In contrast, bullshit tends to be highly individualized and idiosyncratic. The more bullshit you collect, the wider the disparity between the different stories. Because bullshit tends to be unreliable. You copy unreliability over several generations, and you get even more unreliability. Eventually bullshit dissolves into noise, because it’s almost impossible to keep a unified narrative. You’ll notice that the best way to flush out a lie is to keep the liar talking. Eventually they’ll say something that makes everything fall apart.
The way that Google magnifies and amplifies consensus belief (I’ll step away from using the word “fact”, which I’ll reserve for things that are independently verifiable and reproducible) reminds me of how polymerase chain-reaction (PCR) works. PCR is one of the landmark technologies that launched the bioinformatic revolution. What you do with PCR is that you generate oligonucleotide probes that flank your sequence of interest, you start DNA replication, and you cycle it through multiple generations. Eventually, even if you have contaminants, what will come to predominate in your solution are your targets of interest. You can’t get rid of the contaminants, but they’ll be such a sparse contribution to your solution that it probably won’t matter.
I’m not saying that Google is the ultimate lie detector. All that has to happen is for Rupert Murdoch to open his big, fat wallet, and say “How much you want?” and then we’ll be back to the Dark Ages. Google only works the way it does because the guys who run the show stay true to the hacker ethos that is based in the ’60s culture. Some people accuse Sergey and Larry and friends of gaming the system. (Usually, however, such accusers tend to be spammers and black-hat SEO guys.) Even if this accusation were true, the execution is so subtle that it’s almost as if they were letting the truth run unfiltered.

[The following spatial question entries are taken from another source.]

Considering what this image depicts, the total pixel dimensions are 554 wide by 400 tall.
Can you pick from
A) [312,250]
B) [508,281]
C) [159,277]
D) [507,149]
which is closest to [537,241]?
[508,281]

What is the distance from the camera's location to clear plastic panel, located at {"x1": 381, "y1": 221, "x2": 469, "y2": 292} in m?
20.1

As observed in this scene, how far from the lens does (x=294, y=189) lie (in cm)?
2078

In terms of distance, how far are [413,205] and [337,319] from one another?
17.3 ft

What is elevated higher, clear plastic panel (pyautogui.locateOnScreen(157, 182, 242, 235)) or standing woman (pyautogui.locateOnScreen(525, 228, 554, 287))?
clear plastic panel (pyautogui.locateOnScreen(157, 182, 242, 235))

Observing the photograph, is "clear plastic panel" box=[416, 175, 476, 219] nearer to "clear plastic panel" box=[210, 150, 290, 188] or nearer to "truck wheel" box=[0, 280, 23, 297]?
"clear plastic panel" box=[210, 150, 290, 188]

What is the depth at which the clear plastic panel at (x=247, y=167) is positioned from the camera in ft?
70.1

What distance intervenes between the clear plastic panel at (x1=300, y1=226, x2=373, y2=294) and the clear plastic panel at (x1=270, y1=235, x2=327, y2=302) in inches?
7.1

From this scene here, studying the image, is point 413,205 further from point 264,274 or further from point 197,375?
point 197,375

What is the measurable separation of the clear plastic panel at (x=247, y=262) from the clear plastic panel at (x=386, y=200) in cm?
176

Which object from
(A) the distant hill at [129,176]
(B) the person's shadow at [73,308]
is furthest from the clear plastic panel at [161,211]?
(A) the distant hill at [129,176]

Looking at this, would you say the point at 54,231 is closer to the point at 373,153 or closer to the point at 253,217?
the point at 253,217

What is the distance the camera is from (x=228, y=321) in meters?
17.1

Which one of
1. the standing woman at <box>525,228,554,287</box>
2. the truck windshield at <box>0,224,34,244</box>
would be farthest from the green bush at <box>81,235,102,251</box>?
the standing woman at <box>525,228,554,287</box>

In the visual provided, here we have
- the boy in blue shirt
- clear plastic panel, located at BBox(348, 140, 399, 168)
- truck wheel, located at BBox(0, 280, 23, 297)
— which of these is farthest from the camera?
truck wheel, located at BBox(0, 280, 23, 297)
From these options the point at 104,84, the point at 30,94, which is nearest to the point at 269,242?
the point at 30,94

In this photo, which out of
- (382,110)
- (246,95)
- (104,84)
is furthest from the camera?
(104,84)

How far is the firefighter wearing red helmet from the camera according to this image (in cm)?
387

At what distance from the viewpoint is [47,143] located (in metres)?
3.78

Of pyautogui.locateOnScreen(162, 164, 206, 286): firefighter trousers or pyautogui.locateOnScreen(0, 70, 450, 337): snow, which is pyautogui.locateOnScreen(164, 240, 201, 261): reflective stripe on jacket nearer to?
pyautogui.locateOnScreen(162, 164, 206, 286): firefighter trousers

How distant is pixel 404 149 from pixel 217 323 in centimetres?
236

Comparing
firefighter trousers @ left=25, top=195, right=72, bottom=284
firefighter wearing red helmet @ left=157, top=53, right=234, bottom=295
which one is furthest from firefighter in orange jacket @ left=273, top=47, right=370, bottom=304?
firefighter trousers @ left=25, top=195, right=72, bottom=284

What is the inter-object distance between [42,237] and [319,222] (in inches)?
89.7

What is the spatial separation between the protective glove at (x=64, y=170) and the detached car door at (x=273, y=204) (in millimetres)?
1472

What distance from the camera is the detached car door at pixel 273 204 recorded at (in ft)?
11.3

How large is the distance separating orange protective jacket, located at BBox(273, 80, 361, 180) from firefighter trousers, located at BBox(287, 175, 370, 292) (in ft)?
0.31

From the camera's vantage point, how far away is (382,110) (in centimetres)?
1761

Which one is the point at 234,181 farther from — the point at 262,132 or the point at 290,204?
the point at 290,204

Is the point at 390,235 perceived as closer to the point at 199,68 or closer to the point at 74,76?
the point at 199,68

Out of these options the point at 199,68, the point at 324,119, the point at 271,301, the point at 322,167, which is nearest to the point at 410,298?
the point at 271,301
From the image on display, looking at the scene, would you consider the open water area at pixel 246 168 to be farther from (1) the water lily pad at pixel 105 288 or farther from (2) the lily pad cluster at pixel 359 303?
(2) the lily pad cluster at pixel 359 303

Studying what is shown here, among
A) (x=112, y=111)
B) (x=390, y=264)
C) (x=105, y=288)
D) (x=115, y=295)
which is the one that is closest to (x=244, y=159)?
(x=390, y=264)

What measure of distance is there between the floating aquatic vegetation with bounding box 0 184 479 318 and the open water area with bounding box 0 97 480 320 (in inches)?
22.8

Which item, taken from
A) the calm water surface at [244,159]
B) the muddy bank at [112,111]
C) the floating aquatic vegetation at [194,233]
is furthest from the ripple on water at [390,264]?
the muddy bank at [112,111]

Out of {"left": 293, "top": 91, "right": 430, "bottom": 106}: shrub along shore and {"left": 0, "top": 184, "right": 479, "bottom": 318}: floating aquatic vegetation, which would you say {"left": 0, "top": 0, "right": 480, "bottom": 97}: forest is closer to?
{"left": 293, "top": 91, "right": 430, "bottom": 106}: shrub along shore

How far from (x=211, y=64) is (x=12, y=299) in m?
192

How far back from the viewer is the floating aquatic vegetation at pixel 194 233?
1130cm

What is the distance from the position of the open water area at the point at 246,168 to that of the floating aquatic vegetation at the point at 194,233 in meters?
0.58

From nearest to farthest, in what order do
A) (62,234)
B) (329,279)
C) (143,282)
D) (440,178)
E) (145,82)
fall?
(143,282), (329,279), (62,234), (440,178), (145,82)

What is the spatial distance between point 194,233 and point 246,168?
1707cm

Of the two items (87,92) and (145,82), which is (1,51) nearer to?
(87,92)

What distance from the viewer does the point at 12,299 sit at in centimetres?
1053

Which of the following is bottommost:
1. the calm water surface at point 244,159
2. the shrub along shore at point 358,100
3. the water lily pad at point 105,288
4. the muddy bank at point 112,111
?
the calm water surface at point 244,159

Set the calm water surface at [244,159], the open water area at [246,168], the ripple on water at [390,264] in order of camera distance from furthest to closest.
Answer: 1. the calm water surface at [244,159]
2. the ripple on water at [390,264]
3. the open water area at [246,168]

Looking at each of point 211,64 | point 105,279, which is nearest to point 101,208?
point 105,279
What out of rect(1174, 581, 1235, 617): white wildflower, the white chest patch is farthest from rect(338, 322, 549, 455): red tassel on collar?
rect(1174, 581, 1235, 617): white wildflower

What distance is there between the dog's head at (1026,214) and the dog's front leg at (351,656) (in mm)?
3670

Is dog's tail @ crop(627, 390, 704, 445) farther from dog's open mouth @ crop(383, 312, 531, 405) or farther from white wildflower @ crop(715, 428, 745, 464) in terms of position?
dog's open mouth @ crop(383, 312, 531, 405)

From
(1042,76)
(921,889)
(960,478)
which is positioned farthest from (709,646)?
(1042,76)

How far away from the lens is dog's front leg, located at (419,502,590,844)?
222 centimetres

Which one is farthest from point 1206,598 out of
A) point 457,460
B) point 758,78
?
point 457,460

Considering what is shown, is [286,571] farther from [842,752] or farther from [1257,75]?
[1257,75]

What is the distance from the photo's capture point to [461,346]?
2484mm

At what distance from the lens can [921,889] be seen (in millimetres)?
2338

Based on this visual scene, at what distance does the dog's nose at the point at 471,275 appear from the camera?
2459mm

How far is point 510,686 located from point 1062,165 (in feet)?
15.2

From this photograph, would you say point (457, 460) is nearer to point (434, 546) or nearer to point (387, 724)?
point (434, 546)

But back to my point: evolution has tuned us to detect deceit, simply because falling for it is a big time loss. In lolcat/leetspeak, believing a lie = FAIL! Even the most feebleminded of us have at least some rudimentary lie-detection circuitry in that mush sitting in our skulls. And, as Abraham Lincoln said, you can fool some of the people all of the time, and all of the people some of the time, but you can never fool all of the people all of the time. Google just magnifies this principle by several magnitudes of order, and if you follow out the math, you’ll find that what this means is that the truth will out eventually. Bullshit is a temporizing measure at best.